Protesters have repeatedly assembled in Foley Square to protest the building's use for immigration enforcement in NYC during the second Trump presidency.

=== August 14, 2025 ===
On August 14, 2025, five letters containing a white powder were found in the ninth floor of a mail room for ICE's Enforcement and Removal Operations (ERO). Two people were exposed to the powder, and hazmat teams responded. The powder was discovered to be non-hazardous after being sent to a lab for testing.

=== January 7, 2026 ===

Anti-ICE protesters walk past 26 Federal Plaza

=== July 20, 2026 ===

On the morning of July 20, 2026, 43-year-old Andrew Arrabaca pulled a shopping cart outside 26 Federal Plaza with a poster affixed to the front saying "ICE OFF OUR STREETS." The cart contained fireworks and airsoft rifles according to anonymous government officials who spoke with The New York Times, and the Department of Homeland Security (DHS) said the man was carrying a manifesto. The man then poured flammable liquid (possibly gasoline) on the ground and threw an object on the liquid. Bright orange flames then erupted, followed by fireworks being set off. Arrabaca held up an airsoft gun to keep people away, and police quickly tackled and arrested him. Bomb squad police were later deployed wearing white hazmat suits.

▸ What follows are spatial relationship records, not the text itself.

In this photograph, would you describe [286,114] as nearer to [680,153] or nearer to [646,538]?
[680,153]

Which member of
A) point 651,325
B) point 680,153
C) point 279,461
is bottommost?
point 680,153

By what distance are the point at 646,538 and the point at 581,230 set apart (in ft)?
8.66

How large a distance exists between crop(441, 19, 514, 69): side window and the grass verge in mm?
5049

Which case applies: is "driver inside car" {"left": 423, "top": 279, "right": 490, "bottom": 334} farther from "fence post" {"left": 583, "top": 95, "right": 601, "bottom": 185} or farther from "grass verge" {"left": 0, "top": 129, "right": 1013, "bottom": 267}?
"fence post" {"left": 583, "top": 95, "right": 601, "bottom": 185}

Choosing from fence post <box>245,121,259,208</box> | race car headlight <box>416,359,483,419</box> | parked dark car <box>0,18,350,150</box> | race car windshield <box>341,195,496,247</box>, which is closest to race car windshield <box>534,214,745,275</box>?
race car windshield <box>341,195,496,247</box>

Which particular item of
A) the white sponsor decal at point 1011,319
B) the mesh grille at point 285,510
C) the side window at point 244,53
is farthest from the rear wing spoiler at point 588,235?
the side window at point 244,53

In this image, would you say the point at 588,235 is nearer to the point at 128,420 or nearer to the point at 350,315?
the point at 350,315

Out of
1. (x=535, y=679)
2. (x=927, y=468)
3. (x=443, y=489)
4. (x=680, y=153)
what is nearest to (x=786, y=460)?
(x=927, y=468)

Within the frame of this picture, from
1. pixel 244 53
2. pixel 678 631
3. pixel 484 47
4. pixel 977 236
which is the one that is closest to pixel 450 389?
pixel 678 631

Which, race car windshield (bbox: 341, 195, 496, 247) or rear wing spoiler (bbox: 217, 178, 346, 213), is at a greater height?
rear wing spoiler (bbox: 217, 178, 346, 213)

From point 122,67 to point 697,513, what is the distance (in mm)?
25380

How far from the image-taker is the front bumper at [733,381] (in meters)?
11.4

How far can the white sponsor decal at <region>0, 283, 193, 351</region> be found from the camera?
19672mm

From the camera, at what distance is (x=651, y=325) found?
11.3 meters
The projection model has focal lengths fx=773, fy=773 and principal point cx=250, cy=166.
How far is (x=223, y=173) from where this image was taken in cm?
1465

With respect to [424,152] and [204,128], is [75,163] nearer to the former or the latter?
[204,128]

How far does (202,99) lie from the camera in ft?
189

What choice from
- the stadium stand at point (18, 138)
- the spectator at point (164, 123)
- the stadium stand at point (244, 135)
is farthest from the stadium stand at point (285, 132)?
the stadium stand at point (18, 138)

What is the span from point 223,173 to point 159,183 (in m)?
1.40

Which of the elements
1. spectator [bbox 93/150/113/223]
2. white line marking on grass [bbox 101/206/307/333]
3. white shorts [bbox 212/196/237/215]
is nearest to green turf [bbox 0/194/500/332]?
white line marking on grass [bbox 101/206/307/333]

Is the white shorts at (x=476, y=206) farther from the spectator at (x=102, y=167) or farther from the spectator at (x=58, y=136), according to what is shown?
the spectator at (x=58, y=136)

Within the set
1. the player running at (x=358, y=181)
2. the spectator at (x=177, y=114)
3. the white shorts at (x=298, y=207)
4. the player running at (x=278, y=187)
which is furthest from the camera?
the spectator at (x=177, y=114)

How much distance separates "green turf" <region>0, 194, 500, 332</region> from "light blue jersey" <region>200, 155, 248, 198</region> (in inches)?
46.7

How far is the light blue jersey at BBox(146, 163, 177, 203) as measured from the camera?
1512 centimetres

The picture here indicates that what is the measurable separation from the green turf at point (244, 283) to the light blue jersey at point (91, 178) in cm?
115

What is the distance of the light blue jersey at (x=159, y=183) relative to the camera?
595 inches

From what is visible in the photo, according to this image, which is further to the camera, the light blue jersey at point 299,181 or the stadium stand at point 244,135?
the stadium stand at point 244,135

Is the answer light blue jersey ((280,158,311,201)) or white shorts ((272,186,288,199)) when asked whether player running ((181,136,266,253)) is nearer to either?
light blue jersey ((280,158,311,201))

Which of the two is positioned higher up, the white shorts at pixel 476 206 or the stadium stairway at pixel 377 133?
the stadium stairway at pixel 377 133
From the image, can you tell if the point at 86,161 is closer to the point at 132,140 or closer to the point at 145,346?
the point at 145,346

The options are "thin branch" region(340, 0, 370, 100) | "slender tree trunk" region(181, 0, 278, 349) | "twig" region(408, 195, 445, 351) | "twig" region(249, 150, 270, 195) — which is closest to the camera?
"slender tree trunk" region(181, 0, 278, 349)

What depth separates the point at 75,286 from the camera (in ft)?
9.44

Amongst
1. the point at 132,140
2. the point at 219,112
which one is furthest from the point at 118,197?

Arrabaca reportedly served in the Army and National Guard according to reporting by officials to NBC.

Mayor Zohran Mamdani called the incident "deeply disturbing" and said he will "hold accountable" anyone who threatens the safety of those in NYC. Federal Bureau of Investigation (FBI) Director Kash Patel said the FBI and Joint Terrorism Task Force were investigating the incident and that two minor injuries had been reported. The New York City Fire Department said three or four injuries had been reported. The DHS called him an "anti-ICE rioter."

On the same day, border czar and senior ICE official Tom Homan said ICE was already operating across New York City but that "there’s going to be a surge and there needs to be surge."